• [INPUT RECORDS]
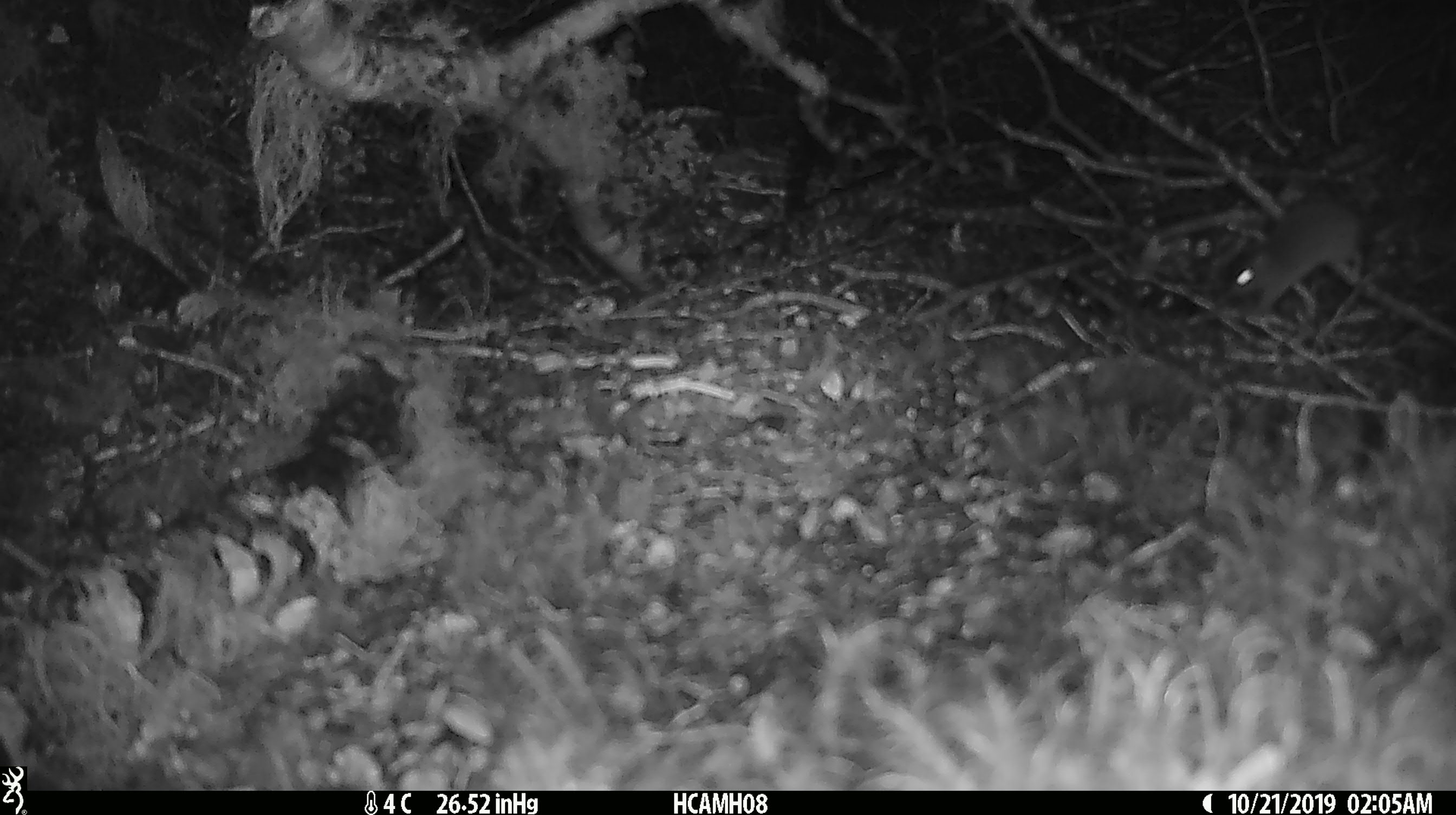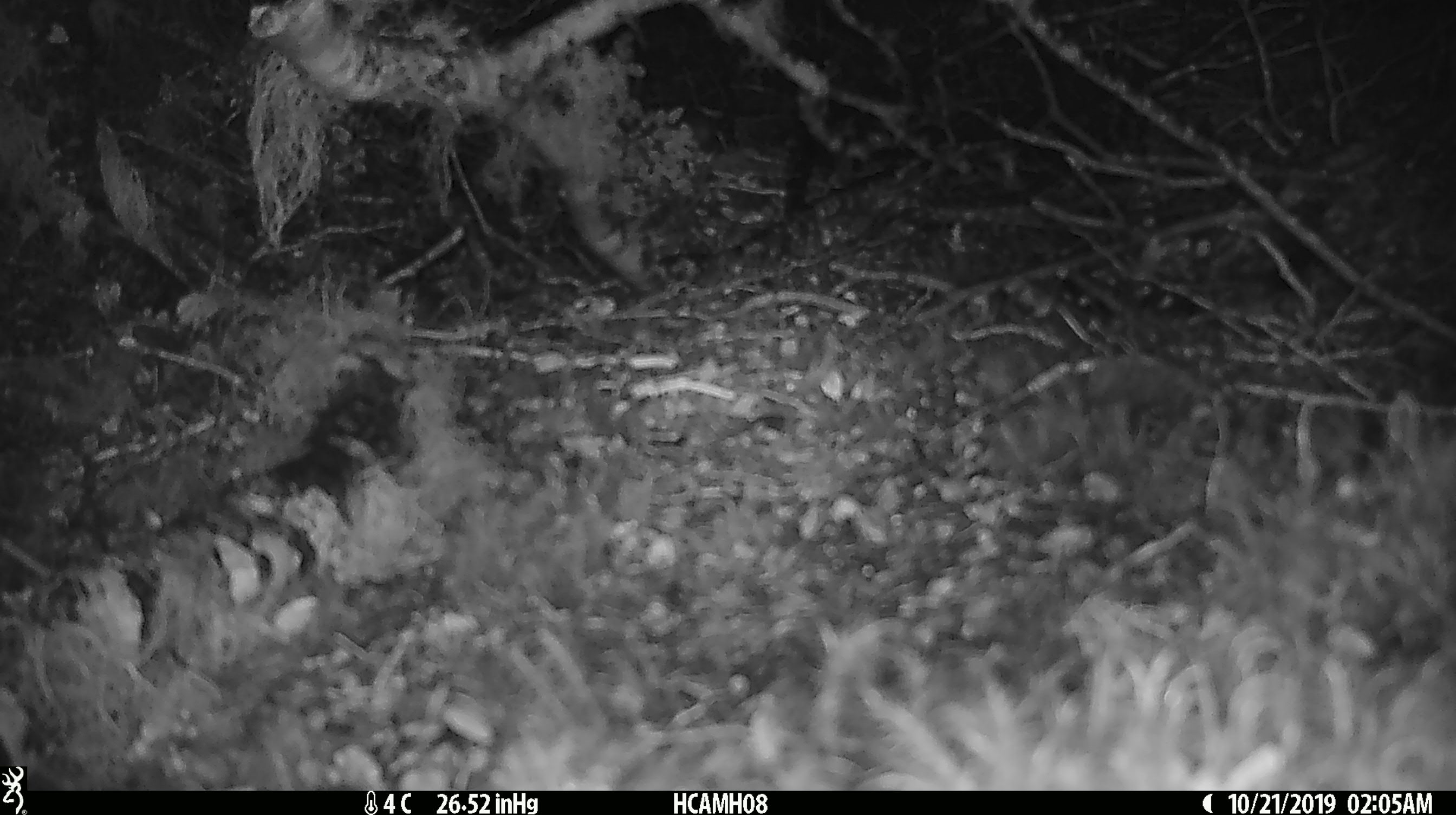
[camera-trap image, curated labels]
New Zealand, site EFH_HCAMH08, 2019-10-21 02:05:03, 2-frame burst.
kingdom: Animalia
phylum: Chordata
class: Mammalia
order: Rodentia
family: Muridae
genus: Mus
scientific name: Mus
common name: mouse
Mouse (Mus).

• [REQUIREMENT] Copy the records exactly as they appear, leaving every picture out.

• [YOUR SOLUTION]
[camera-trap image, curated labels]
New Zealand, site EFH_HCAMH08, 2019-10-21 02:05:03, 2-frame burst.
kingdom: Animalia
phylum: Chordata
class: Mammalia
order: Rodentia
family: Muridae
genus: Mus
scientific name: Mus
common name: mouse
Mouse (Mus).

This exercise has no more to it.